[Texto]

---*---

BAQUIANA – Año XXI / Nº 113 – 114 / Enero – Junio 2020 (Ensayo I)

KANÁKANÁ, EL AURA TIÑOSA, Y LA SEQUÍA UNIVERSAL

 

por

Mariela A. Gutiérrez


A Lydia Cabrera en su 120 aniversario

 

En la cuentística de la escritora y etnóloga cubana Lydia Cabrera aparece a menudo la temática de las aguas, la cual funciona como Weltanschauung en su narrativa y se encuentra dividida en tres: 1) cuentos de Jicotea, la tortuguita cuasi divina, y su ligazón con el agua dulce, su elemento vital, 2) cuentos de dioses, hombres y animales y su relación con las aguas, y 3) el agua como elemento primordial versus la sequía universal a través del mito de la tierra baldía.

            Mi presente estudio enfatiza únicamente la tercera constante fluvial de la obra de Cabrera, o sea, el agua como elemento primordial versus la sequía universal a través del mito de la tierra baldía, mito que parece compaginar tan bien con la filosofía, creencias y mitos africanos, y por lo tanto con los afrocubanos en el marco del relato “Kanákaná, el aura tiñosa, es sagrada, e Iróko, la ceiba, es divina” de la colección de relatos titulada ¿Por qué…?: Cuentos negros de Cuba, de la autora cubana. Por ende, este trabajo investiga la temática mítico-simbólica del relato antes mencionado en relación con la polaridad fertilidad/sequía, la cual permea en su mayor parte la cuentística de Lydia Cabrera, con la intención de analizar la relación entre los personajes del cuento y las aguas, o su carencia, y la influencia de las mismas en sus propios destinos, acarreando, en consecuencia, la salvación o la muerte.

---*---

[Líneas de datos]
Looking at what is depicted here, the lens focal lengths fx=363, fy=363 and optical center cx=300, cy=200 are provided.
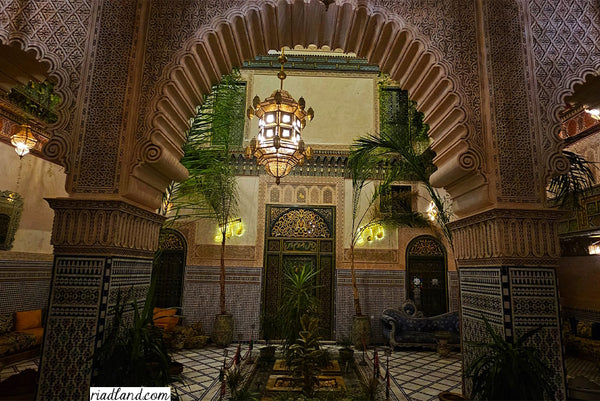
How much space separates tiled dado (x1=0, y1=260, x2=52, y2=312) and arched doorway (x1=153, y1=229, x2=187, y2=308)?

---*---

[Tareas por hacer]
[a] Resume en dos oraciones el ensayo sobre Kanákaná.
[b] Retoma el ensayo sobre Kanákaná donde se detiene y escribe el párrafo que sigue.
El material no se necesita para nada.

[Tareas resueltas]
[a] En los cuentos de Lydia Cabrera el tema de las aguas aparece a menudo y se divide en tres: los cuentos de Jicotea y el agua dulce, los de dioses, hombres y animales y su relación con las aguas, y el agua como elemento primordial frente a la sequía universal. El ensayo se centra solo en este último a través del relato «Kanákaná, el aura tiñosa, es sagrada, e Iróko, la ceiba, es divina», para analizar la relación de los personajes con las aguas o su falta y cómo eso los lleva a la salvación o a la muerte.

[b]
            Desde tiempos inmemoriales la humanidad ha escuchado decir que el agua, como el amor, es esencial para sustentar fuerzas vitales como lo son la fertilidad y la creatividad; sin agua el mundo material tanto como el psíquico se convertirían en áridos desiertos, reminiscencias del conocido mito de la tierra baldía. Mitos como el del Santo Grial y el de la huida de la Gran Madre, o Diosa, del lugar que desde entonces se conoce como el desierto de Arabia, están ligados al mito inicial de la tierra baldía, devastada e infértil; en 1922, T.S. Elliot revitaliza el mito con su poema épico The Waste Land; la obra del mexicano Juan Rulfo se desarrolla siempre entre las piedras y las grietas de un Jalisco fantasmagórico, seco y polvoriento. Aún más, hoy día, como para colmar la copa, vivimos bajo la constante amenaza de una catástrofe universal que podría destruir el planeta si no comenzamos a comportarnos ecológicamente responsables. Sequías, diluvios, inundaciones, guerras, pudieran ser los posibles instrumentos del destino. La tierra sin agua, por ejemplo, se agrietaría, se secaría, y toda vida en ella ─hombres, plantas y animales─ se acabaría. Por ende, el mito, y sus consecuencias, de un mundo devastado y estéril sigue vigente, como lo atestan algunos de los cuentos de Lydia Cabrera, lo cual veremos a continuación.

            Los pueblos primitivos, como los antiguos, ven la vida orgánica como ejemplo por excelencia de lo que consiste la fertilidad terrena: plantas, vida animal, incluyendo la humana. La sequedad, o sea la falta de fertilidad aparece entonces como el principio contrario a la vida orgánica, siendo entonces, en cambio, la expresión del clima anímico; o sea, la sequedad es símbolo de la verdad existencial: todos debemos morir, todos debemos transcender. En consecuencia, las filosofías ancestrales y las primitivas tienen sus respuestas para este paso que es la muerte, la destrucción orgánica; en dichas filosofías todo tiene un principio y un final, es lo correcto, es lo lógico, Rudolf Steiner dice al respecto:

 

Transformar al ser en un no ser infinitamente superior, tal es el fin de la creación del mundo. El    proceso universal es un perpetuo combate… que sólo acabará con el aniquilamiento de toda existencia. La vía moral del hombre consiste, pues, en tomar parte en la destrucción universal.[1]

 

            Los humanos, y en el caso de los cuentos folklóricos aún los animales, en su infinita curiosidad, altanera rebeldía ante la muerte y testaruda incredulidad ante lo inevitable, deben preguntarse a través de los siglos ¿por qué esto tiene que ocurrir?, ¿por qué debemos morir?, y es allí que los relatos afrocubanos de Lydia Cabrera proveen algunas explicaciones satisfactorias a tan difícil pregunta.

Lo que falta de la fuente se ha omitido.